• [Consigne A]:
Répondez à partir de l'extrait sur la dette publique :
(i) Pour le consommateur, à quoi une hausse de l'endettement public présent équivaut-elle ?
(ii) Quelles baisses de la fiscalité sont susceptibles de relancer la consommation présente ?
(iii) Sur quoi un agent économique n'ayant pas accès au crédit peut-il fonder ses choix de consommation ?

• [Extrait du texte]:
========================================================================
Il en déduit qu’une réduction de la fiscalité financée par une hausse du déficit budgétaire et de la dette publique ne peut être que transitoire. Une hausse des
impôts futurs viendra inévitablement compenser la baisse présente accompagnée de l’endettement accru présent.
En conséquence, selon le principe de l’équivalence ricardienne, une réduction de la fiscalité dans le présent est sans effet sur la consommation
présente. Au contraire, elle va provoquer une hausse équivalente de l’épargne privée présente qui va venir compenser la baisse de l’épargne publique. Le consommateur réalise donc un choix de
consommation intertemporel dans la mesure ou sa contrainte budgétaire est intertemporelle.
Pour le consommateur, une hausse de l’endettement public présent est équivalente à une hausse d’impôt future. La substitution de la dette publique
à la fiscalité n’est qu’un leurre.
Dans un tel cadre, seules les baisses de la fiscalité qui s’accompagnent de réduction des dépenses publiques immédiates, ou à venir, sont susceptibles de relancer
la consommation présente.
Ces théories établissent donc un lien entre impôt présent et dette publique mais également entre impôt futur et dette publique actuelle.
Le débat sur la dette publique est donc aussi un débat sur le comportement du consommateur. Mais le débat sur le comportement du
consommateur est un débat sur la rationalité supposé des comportements de celui-ci.
Dés l’instant ou l’hypothèse de rationalité des consommateurs est levée, l’équivalence ricardienne ne tient plus. Si les agents économiques sont
supposés myopes, ils ne décident plus de leur consommation présente en fonction des impôts futurs.
Sous cette condition de myopie relativement à l’avenir, une réduction fiscale financée par la dette publique peut entraîner une hausse de la
consommation présente… comme le dit la théorie traditionnelle de la dette publique.
De surcroît, la théorie du revenu permanent, qui peut servir de fondement à cette approche ricardienne de la dette publique, peut être remise en
question par l’existence éventuelle de situation de type restriction de crédit. En fait, un agent économique n’ayant pas accès au crédit ne pourra fonder ses choix de consommation que sur ses
revenus présents. Il ne peut consommer que son revenu courant.
========================================================================
(Enregistrements issus d'une source de données)
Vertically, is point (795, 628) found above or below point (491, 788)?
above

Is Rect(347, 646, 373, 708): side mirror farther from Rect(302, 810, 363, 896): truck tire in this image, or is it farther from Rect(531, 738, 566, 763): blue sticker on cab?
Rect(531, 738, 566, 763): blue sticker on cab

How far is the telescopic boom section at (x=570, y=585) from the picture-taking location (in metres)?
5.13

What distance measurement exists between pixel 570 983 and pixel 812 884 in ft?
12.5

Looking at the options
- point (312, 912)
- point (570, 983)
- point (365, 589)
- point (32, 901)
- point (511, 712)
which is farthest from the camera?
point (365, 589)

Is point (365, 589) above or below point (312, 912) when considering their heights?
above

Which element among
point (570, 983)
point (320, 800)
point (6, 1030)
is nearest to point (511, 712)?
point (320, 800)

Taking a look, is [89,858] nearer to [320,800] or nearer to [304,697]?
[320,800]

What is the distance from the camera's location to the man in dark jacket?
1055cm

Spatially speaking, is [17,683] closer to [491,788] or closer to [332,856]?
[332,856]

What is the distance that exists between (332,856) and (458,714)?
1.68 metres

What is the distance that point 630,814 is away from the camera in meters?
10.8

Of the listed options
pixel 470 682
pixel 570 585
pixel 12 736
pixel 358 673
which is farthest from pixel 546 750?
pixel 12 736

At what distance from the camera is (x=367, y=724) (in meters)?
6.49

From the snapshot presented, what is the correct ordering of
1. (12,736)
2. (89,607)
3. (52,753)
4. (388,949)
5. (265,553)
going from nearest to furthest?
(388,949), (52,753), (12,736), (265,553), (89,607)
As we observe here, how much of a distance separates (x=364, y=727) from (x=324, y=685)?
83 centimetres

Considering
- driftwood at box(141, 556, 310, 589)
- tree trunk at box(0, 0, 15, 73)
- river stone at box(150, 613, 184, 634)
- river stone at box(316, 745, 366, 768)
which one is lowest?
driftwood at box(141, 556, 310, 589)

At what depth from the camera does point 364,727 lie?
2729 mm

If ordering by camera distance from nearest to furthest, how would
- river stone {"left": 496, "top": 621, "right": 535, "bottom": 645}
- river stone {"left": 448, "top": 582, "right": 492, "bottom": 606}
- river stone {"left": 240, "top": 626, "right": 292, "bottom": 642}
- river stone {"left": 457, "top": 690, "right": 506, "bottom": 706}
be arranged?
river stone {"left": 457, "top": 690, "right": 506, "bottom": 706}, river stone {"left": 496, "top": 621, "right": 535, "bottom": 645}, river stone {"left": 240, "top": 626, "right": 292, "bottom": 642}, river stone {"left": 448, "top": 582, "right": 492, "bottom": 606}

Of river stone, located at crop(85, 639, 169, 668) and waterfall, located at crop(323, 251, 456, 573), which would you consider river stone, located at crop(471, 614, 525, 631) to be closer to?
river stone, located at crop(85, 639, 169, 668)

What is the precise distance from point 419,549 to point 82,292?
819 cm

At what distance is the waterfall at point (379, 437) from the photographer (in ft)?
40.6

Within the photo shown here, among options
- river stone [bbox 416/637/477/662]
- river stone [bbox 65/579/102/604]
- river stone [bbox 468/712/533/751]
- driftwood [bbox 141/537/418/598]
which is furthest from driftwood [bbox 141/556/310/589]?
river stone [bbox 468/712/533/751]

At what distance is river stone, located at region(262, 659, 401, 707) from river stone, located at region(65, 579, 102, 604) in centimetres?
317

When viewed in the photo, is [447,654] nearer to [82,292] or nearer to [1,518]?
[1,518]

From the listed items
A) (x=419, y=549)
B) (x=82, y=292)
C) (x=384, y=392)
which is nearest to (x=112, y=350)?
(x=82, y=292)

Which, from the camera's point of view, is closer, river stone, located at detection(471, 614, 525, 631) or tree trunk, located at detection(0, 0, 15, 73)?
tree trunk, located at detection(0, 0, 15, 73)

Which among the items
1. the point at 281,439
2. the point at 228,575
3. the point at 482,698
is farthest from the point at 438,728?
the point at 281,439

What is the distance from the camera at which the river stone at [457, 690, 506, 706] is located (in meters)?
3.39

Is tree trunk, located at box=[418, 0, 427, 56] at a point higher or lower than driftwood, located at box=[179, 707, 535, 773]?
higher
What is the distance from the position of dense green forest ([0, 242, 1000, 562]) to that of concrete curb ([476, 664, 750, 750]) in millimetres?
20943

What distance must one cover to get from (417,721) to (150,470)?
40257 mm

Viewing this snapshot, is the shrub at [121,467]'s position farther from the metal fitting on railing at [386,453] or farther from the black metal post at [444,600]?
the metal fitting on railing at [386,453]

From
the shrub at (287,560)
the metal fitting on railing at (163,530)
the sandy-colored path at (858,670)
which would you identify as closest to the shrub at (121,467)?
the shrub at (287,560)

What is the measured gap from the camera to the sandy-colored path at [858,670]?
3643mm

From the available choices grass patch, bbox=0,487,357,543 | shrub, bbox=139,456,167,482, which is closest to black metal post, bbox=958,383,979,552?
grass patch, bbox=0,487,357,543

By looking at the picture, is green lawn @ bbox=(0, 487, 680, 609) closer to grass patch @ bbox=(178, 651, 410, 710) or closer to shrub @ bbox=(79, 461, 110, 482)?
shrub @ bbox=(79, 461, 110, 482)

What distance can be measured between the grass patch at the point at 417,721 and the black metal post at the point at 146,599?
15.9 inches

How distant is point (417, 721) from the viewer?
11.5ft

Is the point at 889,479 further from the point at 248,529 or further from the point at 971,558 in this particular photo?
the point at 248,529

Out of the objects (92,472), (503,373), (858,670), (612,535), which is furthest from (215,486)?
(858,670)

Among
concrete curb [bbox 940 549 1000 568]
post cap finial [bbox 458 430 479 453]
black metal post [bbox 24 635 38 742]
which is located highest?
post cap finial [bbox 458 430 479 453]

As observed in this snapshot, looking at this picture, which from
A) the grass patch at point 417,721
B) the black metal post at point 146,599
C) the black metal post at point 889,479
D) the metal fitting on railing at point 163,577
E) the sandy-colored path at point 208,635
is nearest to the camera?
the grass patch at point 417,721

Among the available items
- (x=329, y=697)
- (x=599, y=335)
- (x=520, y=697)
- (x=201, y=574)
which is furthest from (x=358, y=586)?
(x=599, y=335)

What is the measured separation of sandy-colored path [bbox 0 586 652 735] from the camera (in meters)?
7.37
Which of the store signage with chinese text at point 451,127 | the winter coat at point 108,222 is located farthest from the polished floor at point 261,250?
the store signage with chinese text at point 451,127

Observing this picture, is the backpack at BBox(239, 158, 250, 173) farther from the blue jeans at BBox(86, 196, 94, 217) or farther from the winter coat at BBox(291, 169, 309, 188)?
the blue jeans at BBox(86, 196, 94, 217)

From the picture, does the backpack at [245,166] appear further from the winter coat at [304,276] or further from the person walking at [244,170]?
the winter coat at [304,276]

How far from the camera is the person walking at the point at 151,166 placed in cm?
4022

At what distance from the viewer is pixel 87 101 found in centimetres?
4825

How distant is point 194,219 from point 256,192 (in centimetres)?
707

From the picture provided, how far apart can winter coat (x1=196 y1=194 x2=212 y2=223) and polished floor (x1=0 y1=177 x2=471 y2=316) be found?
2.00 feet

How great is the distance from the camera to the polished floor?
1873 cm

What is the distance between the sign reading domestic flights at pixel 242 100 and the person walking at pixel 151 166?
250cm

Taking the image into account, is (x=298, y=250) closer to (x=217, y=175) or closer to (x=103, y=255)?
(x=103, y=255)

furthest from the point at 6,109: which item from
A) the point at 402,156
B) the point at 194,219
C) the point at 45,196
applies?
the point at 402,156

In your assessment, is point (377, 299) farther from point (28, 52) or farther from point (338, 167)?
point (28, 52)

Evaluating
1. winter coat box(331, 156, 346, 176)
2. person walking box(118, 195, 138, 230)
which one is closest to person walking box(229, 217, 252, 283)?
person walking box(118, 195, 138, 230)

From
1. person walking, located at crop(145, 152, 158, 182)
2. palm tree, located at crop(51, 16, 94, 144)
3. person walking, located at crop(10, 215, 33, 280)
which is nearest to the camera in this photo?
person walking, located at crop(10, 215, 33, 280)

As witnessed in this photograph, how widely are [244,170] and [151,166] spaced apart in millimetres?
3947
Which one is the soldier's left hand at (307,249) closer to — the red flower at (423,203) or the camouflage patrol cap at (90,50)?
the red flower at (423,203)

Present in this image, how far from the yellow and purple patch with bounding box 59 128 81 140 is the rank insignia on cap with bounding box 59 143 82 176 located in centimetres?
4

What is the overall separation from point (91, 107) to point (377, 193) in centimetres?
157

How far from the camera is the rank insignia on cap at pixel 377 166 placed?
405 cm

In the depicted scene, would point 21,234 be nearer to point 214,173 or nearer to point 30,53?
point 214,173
========================================================================
• [Consigne B]: Extrayez sans aucune modification, dans les enregistrements, le passage qui va de la ligne contenant « How far from the camera is the rank » jusqu'à la fin des enregistrements, bornes comprises.

• [Réponse rédigée A]:
(i) À une hausse d'impôt future.
(ii) Celles qui s'accompagnent de réduction des dépenses publiques immédiates, ou à venir.
(iii) Uniquement sur ses revenus présents.

• [Réponse rédigée B]:
How far from the camera is the rank insignia on cap at pixel 377 166 placed?
405 cm

In the depicted scene, would point 21,234 be nearer to point 214,173 or nearer to point 30,53?
point 214,173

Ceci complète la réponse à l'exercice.